Coal country helped win the war not only by furnishing fuel. A phenomenal number of its men enlisted in the armed forces, and at war's end towns, cities, and counties throughout the region erected memorials in the form of “liberty buildings.” The magazine American City, which introduced the idea in September 1918, shortly before hostilities ceased, envisioned such buildings not only as memorials but also as “facilities for recreation, culture, fellowship and public service.” In short, they were intended to “help the living while commemorating the dead.” American Citydid not provide architectural direction, other than general suggestions that the structures be “architecturally beautiful, featuring the best building material of the particular locality, the style to be impressive but not over-ornate.” In the decades following the war, handsome liberty buildings, generally fronted with Greek-inspired porticoes, rose in Beckley, Kimball, Princeton, and Welch, among other coal country communities. Kimball's memorial ( MD7) was the first in the nation to specifically honor black troops.

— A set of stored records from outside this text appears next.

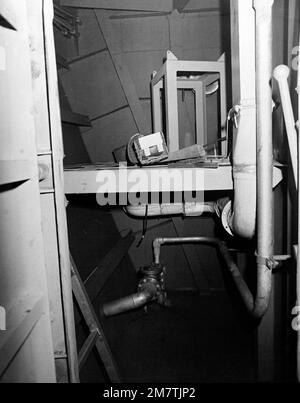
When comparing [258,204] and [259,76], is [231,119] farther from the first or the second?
[258,204]

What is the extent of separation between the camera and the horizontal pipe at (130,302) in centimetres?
229

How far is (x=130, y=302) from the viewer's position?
7.87 ft

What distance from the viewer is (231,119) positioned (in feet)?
4.57

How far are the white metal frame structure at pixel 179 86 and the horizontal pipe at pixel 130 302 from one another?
1.19 metres

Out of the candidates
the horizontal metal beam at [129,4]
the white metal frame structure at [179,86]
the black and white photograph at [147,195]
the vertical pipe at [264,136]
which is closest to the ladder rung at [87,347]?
the black and white photograph at [147,195]

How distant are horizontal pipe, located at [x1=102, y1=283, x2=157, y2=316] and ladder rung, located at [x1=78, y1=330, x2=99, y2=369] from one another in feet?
2.32

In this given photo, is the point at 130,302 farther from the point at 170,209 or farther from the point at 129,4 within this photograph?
the point at 129,4

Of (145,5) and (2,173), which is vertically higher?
(145,5)

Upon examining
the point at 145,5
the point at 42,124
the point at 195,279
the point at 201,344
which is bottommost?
the point at 201,344

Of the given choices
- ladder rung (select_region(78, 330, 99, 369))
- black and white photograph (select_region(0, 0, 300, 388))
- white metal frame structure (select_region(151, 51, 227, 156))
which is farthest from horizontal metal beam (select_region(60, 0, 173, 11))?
ladder rung (select_region(78, 330, 99, 369))

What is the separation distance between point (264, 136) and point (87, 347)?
121 centimetres

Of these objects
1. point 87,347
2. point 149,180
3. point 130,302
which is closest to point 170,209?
point 130,302
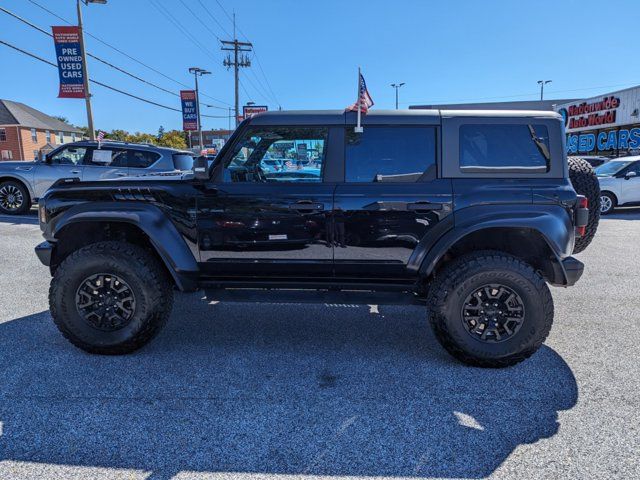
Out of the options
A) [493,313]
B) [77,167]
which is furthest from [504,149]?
[77,167]

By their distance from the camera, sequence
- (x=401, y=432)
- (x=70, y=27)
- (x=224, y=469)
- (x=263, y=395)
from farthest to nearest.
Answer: (x=70, y=27)
(x=263, y=395)
(x=401, y=432)
(x=224, y=469)

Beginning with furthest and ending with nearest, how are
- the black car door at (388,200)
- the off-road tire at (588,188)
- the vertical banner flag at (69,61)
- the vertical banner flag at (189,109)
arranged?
the vertical banner flag at (189,109), the vertical banner flag at (69,61), the off-road tire at (588,188), the black car door at (388,200)

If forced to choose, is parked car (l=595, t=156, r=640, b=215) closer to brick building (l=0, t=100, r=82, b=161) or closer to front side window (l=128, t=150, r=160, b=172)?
front side window (l=128, t=150, r=160, b=172)

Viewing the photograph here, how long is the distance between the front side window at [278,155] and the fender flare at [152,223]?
2.06 ft

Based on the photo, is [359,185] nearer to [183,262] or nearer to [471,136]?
[471,136]

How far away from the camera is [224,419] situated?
2822mm

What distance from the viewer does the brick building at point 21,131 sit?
5262 centimetres

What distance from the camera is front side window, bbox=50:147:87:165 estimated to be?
10.8 m

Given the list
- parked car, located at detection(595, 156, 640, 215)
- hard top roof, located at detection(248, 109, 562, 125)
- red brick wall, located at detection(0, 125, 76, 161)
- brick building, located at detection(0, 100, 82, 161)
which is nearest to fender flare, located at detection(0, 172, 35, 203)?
hard top roof, located at detection(248, 109, 562, 125)

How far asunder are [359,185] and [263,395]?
1.69 metres

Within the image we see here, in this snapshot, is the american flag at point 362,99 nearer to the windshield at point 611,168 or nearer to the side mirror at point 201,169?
the side mirror at point 201,169

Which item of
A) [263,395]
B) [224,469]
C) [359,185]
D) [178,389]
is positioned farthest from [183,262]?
[224,469]

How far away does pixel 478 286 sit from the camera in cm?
343

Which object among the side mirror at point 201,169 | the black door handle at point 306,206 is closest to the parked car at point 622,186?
the black door handle at point 306,206
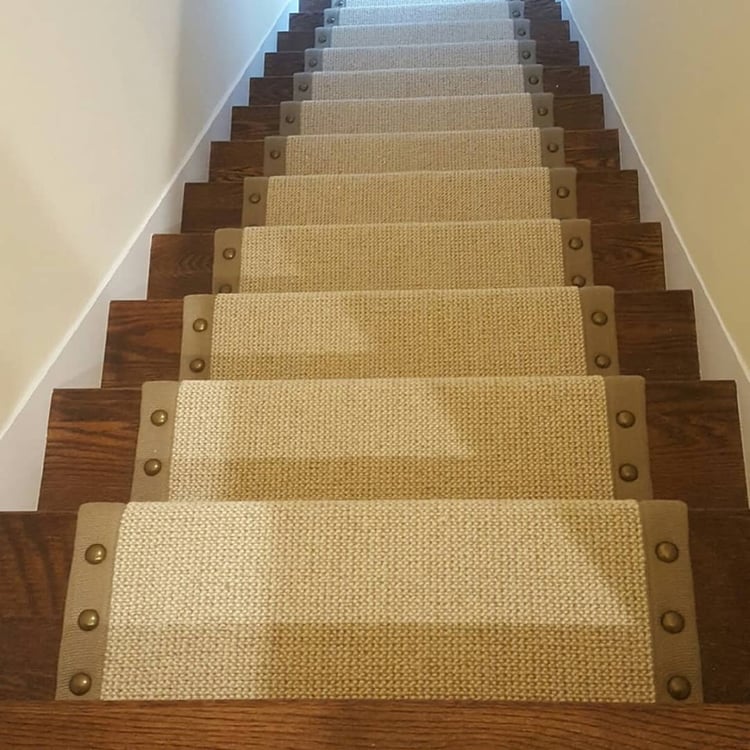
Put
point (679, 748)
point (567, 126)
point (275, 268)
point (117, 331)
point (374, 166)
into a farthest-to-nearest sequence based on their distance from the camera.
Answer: point (567, 126)
point (374, 166)
point (275, 268)
point (117, 331)
point (679, 748)

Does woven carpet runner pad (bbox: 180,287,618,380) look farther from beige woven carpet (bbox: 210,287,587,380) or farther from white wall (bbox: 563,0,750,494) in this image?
white wall (bbox: 563,0,750,494)

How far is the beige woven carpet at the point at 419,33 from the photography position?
100.0 inches

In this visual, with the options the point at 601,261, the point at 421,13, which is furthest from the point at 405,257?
the point at 421,13

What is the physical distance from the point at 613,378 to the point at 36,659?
0.79m

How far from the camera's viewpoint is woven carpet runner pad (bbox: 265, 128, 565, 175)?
179 centimetres

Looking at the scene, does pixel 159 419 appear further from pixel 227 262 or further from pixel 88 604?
pixel 227 262

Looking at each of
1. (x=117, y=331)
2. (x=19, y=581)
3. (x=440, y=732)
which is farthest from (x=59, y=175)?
(x=440, y=732)

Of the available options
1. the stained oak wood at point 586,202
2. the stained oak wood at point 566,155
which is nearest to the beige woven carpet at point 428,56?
the stained oak wood at point 566,155

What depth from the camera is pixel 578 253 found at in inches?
55.4

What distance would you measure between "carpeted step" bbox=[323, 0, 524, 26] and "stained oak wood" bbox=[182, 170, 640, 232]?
4.28 ft

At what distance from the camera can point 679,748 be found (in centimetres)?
56

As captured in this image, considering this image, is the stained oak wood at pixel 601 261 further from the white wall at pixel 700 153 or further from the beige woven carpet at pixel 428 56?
the beige woven carpet at pixel 428 56

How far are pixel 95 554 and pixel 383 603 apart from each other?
1.09ft

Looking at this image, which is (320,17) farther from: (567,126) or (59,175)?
(59,175)
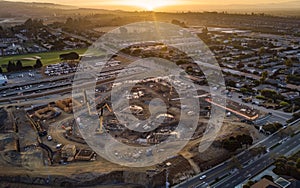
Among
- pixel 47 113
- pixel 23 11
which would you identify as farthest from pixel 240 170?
pixel 23 11

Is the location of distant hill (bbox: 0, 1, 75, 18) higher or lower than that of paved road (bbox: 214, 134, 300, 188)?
higher

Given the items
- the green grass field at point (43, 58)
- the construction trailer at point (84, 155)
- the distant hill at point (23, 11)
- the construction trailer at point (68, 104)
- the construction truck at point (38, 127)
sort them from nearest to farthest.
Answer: the construction trailer at point (84, 155), the construction truck at point (38, 127), the construction trailer at point (68, 104), the green grass field at point (43, 58), the distant hill at point (23, 11)

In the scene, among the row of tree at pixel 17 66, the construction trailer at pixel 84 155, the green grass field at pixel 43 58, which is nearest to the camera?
the construction trailer at pixel 84 155

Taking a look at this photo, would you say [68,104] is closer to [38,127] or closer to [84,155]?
[38,127]

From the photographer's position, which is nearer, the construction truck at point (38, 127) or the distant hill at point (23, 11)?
the construction truck at point (38, 127)

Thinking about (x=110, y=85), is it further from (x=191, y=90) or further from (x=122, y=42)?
(x=122, y=42)

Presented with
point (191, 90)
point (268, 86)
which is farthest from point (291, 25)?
point (191, 90)

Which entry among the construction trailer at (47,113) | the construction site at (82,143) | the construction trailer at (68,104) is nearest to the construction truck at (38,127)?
the construction site at (82,143)

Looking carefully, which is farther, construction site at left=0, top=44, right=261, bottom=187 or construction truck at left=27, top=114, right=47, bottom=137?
construction truck at left=27, top=114, right=47, bottom=137

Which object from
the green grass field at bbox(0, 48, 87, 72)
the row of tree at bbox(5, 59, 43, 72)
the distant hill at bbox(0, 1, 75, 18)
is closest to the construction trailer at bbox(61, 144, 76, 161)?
the row of tree at bbox(5, 59, 43, 72)

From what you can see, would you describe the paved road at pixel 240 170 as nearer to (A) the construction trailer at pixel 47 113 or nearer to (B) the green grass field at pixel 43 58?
(A) the construction trailer at pixel 47 113

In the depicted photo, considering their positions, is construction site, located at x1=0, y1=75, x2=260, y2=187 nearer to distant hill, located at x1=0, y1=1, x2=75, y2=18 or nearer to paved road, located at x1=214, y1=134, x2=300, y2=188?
paved road, located at x1=214, y1=134, x2=300, y2=188
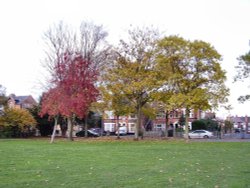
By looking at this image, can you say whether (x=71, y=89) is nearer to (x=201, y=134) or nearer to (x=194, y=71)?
(x=194, y=71)

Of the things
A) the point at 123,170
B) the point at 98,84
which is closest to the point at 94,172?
Answer: the point at 123,170

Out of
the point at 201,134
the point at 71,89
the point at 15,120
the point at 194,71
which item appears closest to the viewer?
the point at 71,89

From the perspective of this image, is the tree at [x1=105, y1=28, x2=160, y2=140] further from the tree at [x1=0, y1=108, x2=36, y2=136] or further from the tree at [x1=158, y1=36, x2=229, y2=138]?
the tree at [x1=0, y1=108, x2=36, y2=136]

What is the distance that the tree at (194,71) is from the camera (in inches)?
1572

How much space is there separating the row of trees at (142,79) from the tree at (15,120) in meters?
12.0

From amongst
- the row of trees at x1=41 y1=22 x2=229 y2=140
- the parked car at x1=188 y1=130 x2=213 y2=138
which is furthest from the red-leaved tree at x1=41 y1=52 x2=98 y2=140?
the parked car at x1=188 y1=130 x2=213 y2=138

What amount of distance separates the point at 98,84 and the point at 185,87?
9.99 metres

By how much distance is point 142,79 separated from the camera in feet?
136

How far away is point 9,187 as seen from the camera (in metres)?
9.72

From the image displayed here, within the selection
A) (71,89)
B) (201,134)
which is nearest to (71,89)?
(71,89)

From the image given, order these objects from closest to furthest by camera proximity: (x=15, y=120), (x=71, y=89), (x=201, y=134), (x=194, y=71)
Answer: (x=71, y=89), (x=194, y=71), (x=15, y=120), (x=201, y=134)

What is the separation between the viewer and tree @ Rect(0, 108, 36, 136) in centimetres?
5325

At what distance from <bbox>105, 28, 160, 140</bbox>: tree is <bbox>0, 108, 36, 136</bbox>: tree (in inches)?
689

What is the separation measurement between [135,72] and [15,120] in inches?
843
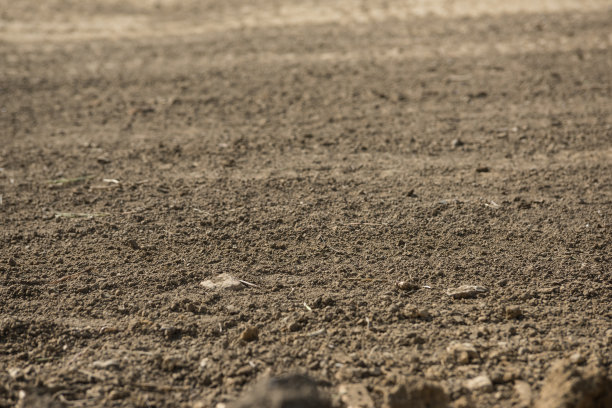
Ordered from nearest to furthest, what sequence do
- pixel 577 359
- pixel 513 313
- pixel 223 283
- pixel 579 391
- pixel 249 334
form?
pixel 579 391
pixel 577 359
pixel 249 334
pixel 513 313
pixel 223 283

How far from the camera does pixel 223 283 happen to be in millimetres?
3387

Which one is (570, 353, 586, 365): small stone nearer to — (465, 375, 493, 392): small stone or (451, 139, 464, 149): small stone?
(465, 375, 493, 392): small stone

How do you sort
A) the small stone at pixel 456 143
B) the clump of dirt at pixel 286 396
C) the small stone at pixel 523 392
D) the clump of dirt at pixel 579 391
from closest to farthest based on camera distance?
the clump of dirt at pixel 286 396 → the clump of dirt at pixel 579 391 → the small stone at pixel 523 392 → the small stone at pixel 456 143

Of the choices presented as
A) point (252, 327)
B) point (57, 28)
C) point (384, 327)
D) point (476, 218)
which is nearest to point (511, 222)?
point (476, 218)

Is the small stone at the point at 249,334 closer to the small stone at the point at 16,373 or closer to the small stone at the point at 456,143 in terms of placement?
the small stone at the point at 16,373

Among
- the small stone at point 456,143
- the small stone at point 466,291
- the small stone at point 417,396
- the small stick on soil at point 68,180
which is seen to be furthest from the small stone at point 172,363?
the small stone at point 456,143

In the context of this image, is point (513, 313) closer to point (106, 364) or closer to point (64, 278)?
point (106, 364)

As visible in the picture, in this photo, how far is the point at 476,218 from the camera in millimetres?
4000

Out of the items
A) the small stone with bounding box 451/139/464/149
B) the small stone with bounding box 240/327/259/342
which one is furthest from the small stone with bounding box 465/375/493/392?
the small stone with bounding box 451/139/464/149

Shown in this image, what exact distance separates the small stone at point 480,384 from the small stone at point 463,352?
113 mm

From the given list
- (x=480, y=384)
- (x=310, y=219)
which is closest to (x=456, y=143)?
(x=310, y=219)

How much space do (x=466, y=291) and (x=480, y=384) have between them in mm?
697

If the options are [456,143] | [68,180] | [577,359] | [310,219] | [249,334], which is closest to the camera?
[577,359]

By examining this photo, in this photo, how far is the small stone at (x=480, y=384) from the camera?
2627 millimetres
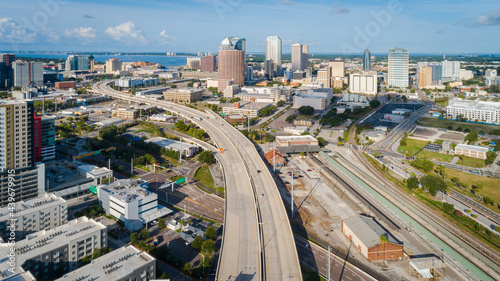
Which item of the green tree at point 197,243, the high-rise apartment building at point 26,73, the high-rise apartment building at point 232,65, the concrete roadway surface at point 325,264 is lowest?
the concrete roadway surface at point 325,264

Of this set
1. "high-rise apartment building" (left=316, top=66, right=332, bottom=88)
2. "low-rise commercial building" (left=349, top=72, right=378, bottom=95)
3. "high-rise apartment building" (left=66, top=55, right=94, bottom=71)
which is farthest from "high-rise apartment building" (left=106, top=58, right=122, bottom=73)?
"low-rise commercial building" (left=349, top=72, right=378, bottom=95)

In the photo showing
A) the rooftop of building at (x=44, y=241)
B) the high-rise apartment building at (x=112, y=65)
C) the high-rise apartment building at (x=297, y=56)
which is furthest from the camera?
the high-rise apartment building at (x=297, y=56)

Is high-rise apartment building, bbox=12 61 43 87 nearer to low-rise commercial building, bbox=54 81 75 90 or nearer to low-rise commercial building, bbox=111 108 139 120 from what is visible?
low-rise commercial building, bbox=54 81 75 90

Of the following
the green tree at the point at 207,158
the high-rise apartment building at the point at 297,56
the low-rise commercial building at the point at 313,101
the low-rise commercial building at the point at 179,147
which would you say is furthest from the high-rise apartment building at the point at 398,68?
the green tree at the point at 207,158

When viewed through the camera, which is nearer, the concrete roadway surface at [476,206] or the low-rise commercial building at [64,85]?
the concrete roadway surface at [476,206]

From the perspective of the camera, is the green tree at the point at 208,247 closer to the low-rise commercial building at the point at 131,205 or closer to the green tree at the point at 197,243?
the green tree at the point at 197,243

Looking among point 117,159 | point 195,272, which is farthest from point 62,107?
point 195,272

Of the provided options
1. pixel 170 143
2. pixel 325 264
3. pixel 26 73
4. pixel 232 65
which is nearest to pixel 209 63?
pixel 232 65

World War I was won, but it was followed by another conflict in coal country. As union-organized strikes sought better living and working conditions for the miners, a series of mine wars broke out. Disputes that had simmered for years boiled over with the May 19, 1920, Matewan Massacre, an event that propelled a small Mingo County town onto the pages of history and earned the county the sobriquet “Bloody Mingo.” Subsequent events precipitated the 1921 Battle of Blair Mountain in Logan County, then the largest armed insurrection in the nation's history since the Civil War. Most of the treason charges brought against miners and union officials were ultimately dismissed, but, in a case of winning the battle but losing the war, the United Mine Workers abandoned its strike in the southern coalfields in October 1922. Three years later, in 1925, 176 million tons of coal were extracted from the West Virginia hills. This was the highest tonnage ever obtained, and most of it came from the southern fields.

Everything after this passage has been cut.